Anyone up for an evening ride? Nass, Nepaug, Penwood, Brooskvale?


----------



## Greg (May 17, 2009)

I think I'm just gonna do a ride out of Scoville. 6 pm start.


----------



## Greg (May 17, 2009)

Oof. :blink: Not looking good:

http://crankfire.com/trails/trailreport.php?repid=1012

Might hit up Penwood which I hear drains pretty well. just not too psyched to stumble around a place I don't know solo in the evening. Would be a cold night to spend in the woods. :lol: Seems like it's pretty much an out and back though so I guess just ride for an hour or so and then turn around:

http://crankfire.com/trails/data.php?dataid=65

Anyone down?


----------



## MR. evil (May 17, 2009)

Greg said:


> Oof. :blink: Not looking good:
> 
> http://crankfire.com/trails/trailreport.php?repid=1012
> 
> ...



I might be down for a Pennwood ride. I will let you know if I can make it.

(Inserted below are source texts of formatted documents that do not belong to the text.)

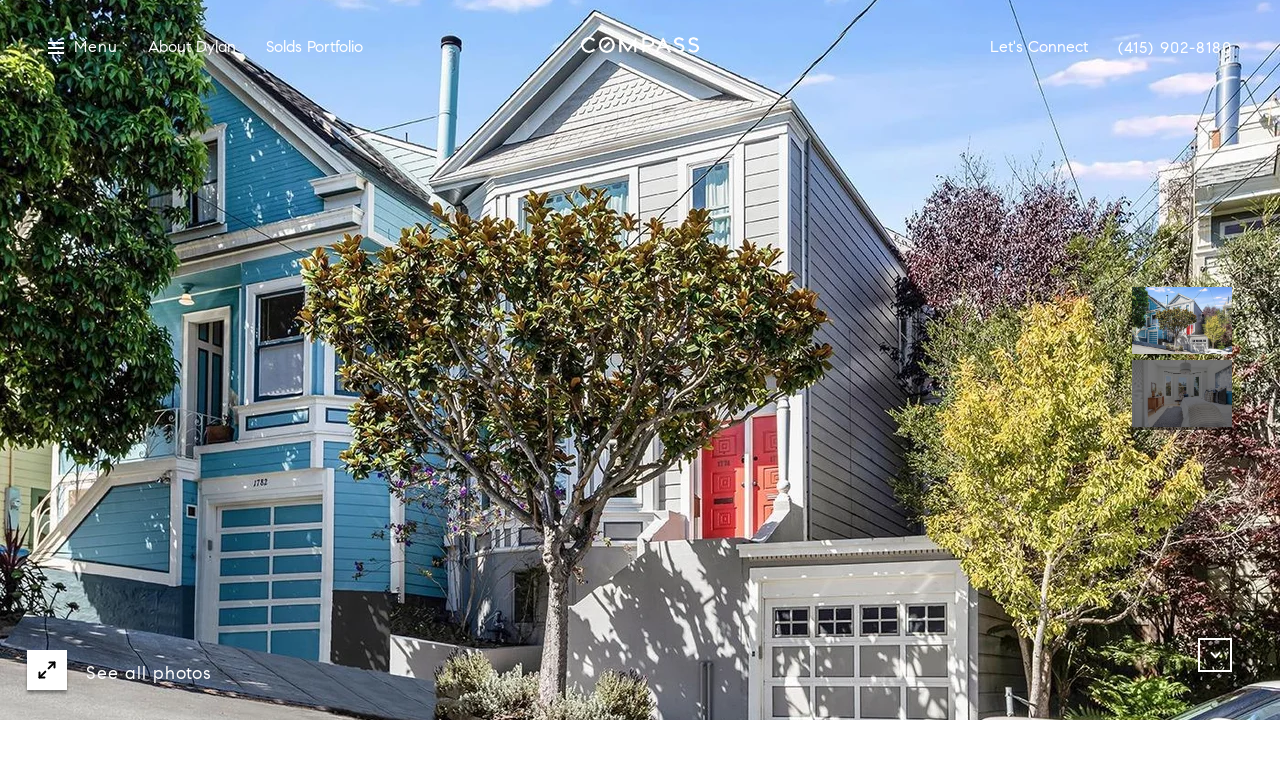

--- FILE ---
content_type: text/html; charset=utf-8
request_url: https://bss.luxurypresence.com/buttons/googleOneTap?companyId=f9bfc856-12a0-4610-9a0b-b7fe51d9038f&websiteId=e48c44fa-cff8-425e-b275-fc4b33a468b0&pageId=f35225e5-d234-4080-8811-def6ba508918&sourceUrl=https%3A%2F%2Fdylanhuntersf.com%2Fproperties%2F1774-sanchez&pageMeta=%7B%22sourceResource%22%3A%22properties%22%2C%22pageElementId%22%3A%2273234784-c2fa-40c9-9763-cdaed2ada43d%22%2C%22pageQueryVariables%22%3A%7B%22property%22%3A%7B%22id%22%3A%2273234784-c2fa-40c9-9763-cdaed2ada43d%22%7D%2C%22properties%22%3A%7B%22relatedNeighborhoodPropertyId%22%3A%2273234784-c2fa-40c9-9763-cdaed2ada43d%22%2C%22sort%22%3A%22salesPrice%22%7D%2C%22neighborhood%22%3A%7B%7D%2C%22pressReleases%22%3A%7B%22propertyId%22%3A%2273234784-c2fa-40c9-9763-cdaed2ada43d%22%7D%7D%7D
body_size: 2832
content:
<style>
  html, body {margin: 0; padding: 0;}
</style>
<script src="https://accounts.google.com/gsi/client" async defer></script>
<script>
const parseURL = (url) => {
    const a = document.createElement('a');
    a.href = url;
    return a.origin;
}

const login = (token, provider, source)  => {
  const origin = (window.location != window.parent.location)
    ? parseURL(document.referrer)
    : window.location.origin;  
  const xhr = new XMLHttpRequest();
  xhr.responseType = 'json';
  xhr.onreadystatechange = function() {
    if (xhr.readyState === 4) {
      const response = xhr.response;
      const msg = {
        event: response.status,
        provider: provider,
        source: source,
        token: token
      }
      window.parent.postMessage(msg, origin);
    }
  }
  xhr.withCredentials = true;
  xhr.open('POST', `${origin}/api/v1/auth/login`, true);
  xhr.setRequestHeader("Content-Type", "application/json;charset=UTF-8");
  xhr.send(JSON.stringify({
    token,
    provider,
    source,
    websiteId: 'e48c44fa-cff8-425e-b275-fc4b33a468b0',
    companyId: 'f9bfc856-12a0-4610-9a0b-b7fe51d9038f',
    pageId: 'f35225e5-d234-4080-8811-def6ba508918',
    sourceUrl: 'https://dylanhuntersf.com/properties/1774-sanchez',
    pageMeta: '{"sourceResource":"properties","pageElementId":"73234784-c2fa-40c9-9763-cdaed2ada43d","pageQueryVariables":{"property":{"id":"73234784-c2fa-40c9-9763-cdaed2ada43d"},"properties":{"relatedNeighborhoodPropertyId":"73234784-c2fa-40c9-9763-cdaed2ada43d","sort":"salesPrice"},"neighborhood":{},"pressReleases":{"propertyId":"73234784-c2fa-40c9-9763-cdaed2ada43d"}}}',
    utm: '',
    referrer: ''
  }));
}

function getExpirationCookie(expiresInMiliseconds) {
  const tomorrow  = new Date(Date.now() + expiresInMiliseconds); // The Date object returns today's timestamp
  return `dylanhuntersf.com-SID=true; expires=${tomorrow.toUTCString()}; path=/; Secure; SameSite=None`;
}

function handleCredentialResponse(response) {
  document.cookie = getExpirationCookie(24 * 60 * 60 * 1000); // 1 day
  login(response.credential, 'GOOGLE', 'GOOGLE_SIGN_ON');
}

function handleClose() {
  const msg = {
    event: 'cancel',
    provider: 'GOOGLE',
    source: 'GOOGLE_SIGN_ON'
  }
  const origin = (window.location != window.parent.location)
    ? parseURL(document.referrer)
    : window.location.origin;
  window.parent.postMessage(msg, origin);
  document.cookie = getExpirationCookie(2 * 60 * 60 * 1000); // 2 hours
}

</script>
<div id="g_id_onload"
  data-client_id="673515100752-7s6f6j0qab4skl22cjpp7eirb2rjmfcg.apps.googleusercontent.com"
  data-callback="handleCredentialResponse"
  data-intermediate_iframe_close_callback="handleClose"
  data-state_cookie_domain = "dylanhuntersf.com"
  data-allowed_parent_origin="https://dylanhuntersf.com"
  data-skip_prompt_cookie="dylanhuntersf.com-SID"
  data-cancel_on_tap_outside="false"
></div>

Any chance of an earlier start?


----------



## Greg (May 17, 2009)

MR. evil said:


> Any chance of an earlier start?



Seeing it's probably 45 minutes away, unlikely. Was planning to eat an early dinner with the family. We'll have a solid 2:15 by starting at 6 pm. If we could pull off the above 7 miler in that time, it would be epic.


----------



## MR. evil (May 17, 2009)

I am 50/50 as to weather I can make this right now. Do you have directions to the trail head or an adress that I can put into my GPS


----------



## Greg (May 17, 2009)

MR. evil said:


> Do you have directions to the trail head or an adress that I can put into my GPS



http://crankfire.com/trails/waypoint.php?wpid=16


----------



## Greg (May 17, 2009)

GPS track is loaded. Tim - are you man enough? :razz:


----------



## MR. evil (May 17, 2009)

Greg said:


> GPS track is loaded. Tim - are you man enough? :razz:



Not man enough today:sad: Can't make this ride. I do want to get out for a RAW this week.


----------



## Greg (May 17, 2009)

No worries. I'm out too.  Discovered I'm missing a bolt on my rear suspension...


----------



## o3jeff (May 17, 2009)

Use the Jamis HT

What's missing?


----------



## bvibert (May 17, 2009)

Greg said:


> No worries. I'm out too.  Discovered I'm missing a bolt on my rear suspension...



Bummer!  What did you lose?  Hopefully you can get it fixed soon.

I'm planning on getting for RAWs tomorrow and Wednesday.


----------



## Greg (May 17, 2009)

This bolt that holds the rocker link to the frame is gone:







That pic is from Friday so it seems to be there as of the beginning of the ride. I'll call around tomorrow, but I'm doubting anybody is going to stock that...


----------



## bvibert (May 17, 2009)

Greg said:


> This bolt that holds the rocker link to the frame is gone:
> 
> 
> 
> ...



I'm surprised you didn't notice that coming out.  Hopefully you can get a replacement soon.


----------



## Greg (May 17, 2009)

bvibert said:


> I'm surprised you didn't notice that coming out.  Hopefully you can get a replacement soon.



Likewise. I checked around the garage where I store the bike and in the back of my car since I had it in there last, but no luck. Wasn't hopeful as chances are I lost it on trail...


----------